START MATERIAL PROVIDED
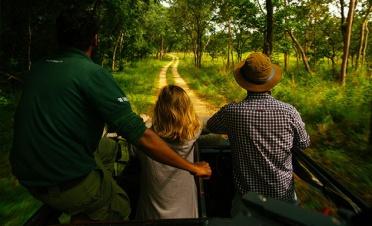 Gal Oya experience: jeep safari and a picnic lunch in Gal Oya national park - Gal Oya Lodge - Sri Lanka In Style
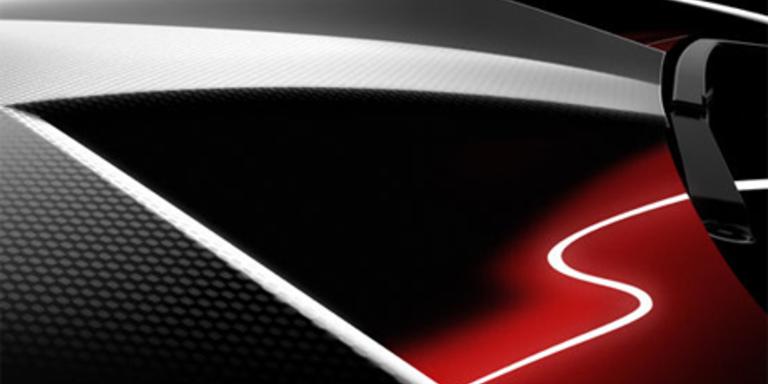 Kohlefaser-Flunder von Lamborghini in Paris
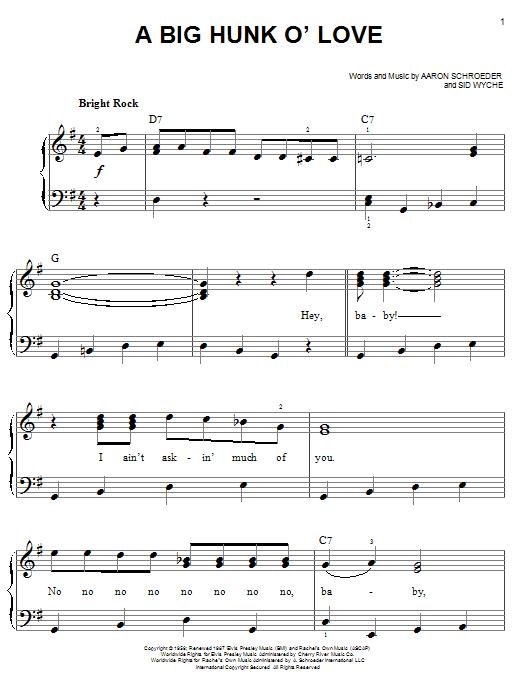 Partition piano A Big Hunk O' Love de Elvis Presley - Piano Facile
END MATERIAL PROVIDED
**ACTIVITY**
Take the line containing "Kohlefaser-Flunder von Lamborghini in Paris" as the first line and the last line of the data above as the final one, and output exactly the lines between them, inclusive, with no pictures.

**EXPECTED ANSWER**
 Kohlefaser-Flunder von Lamborghini in Paris
 Partition piano A Big Hunk O' Love de Elvis Presley - Piano Facile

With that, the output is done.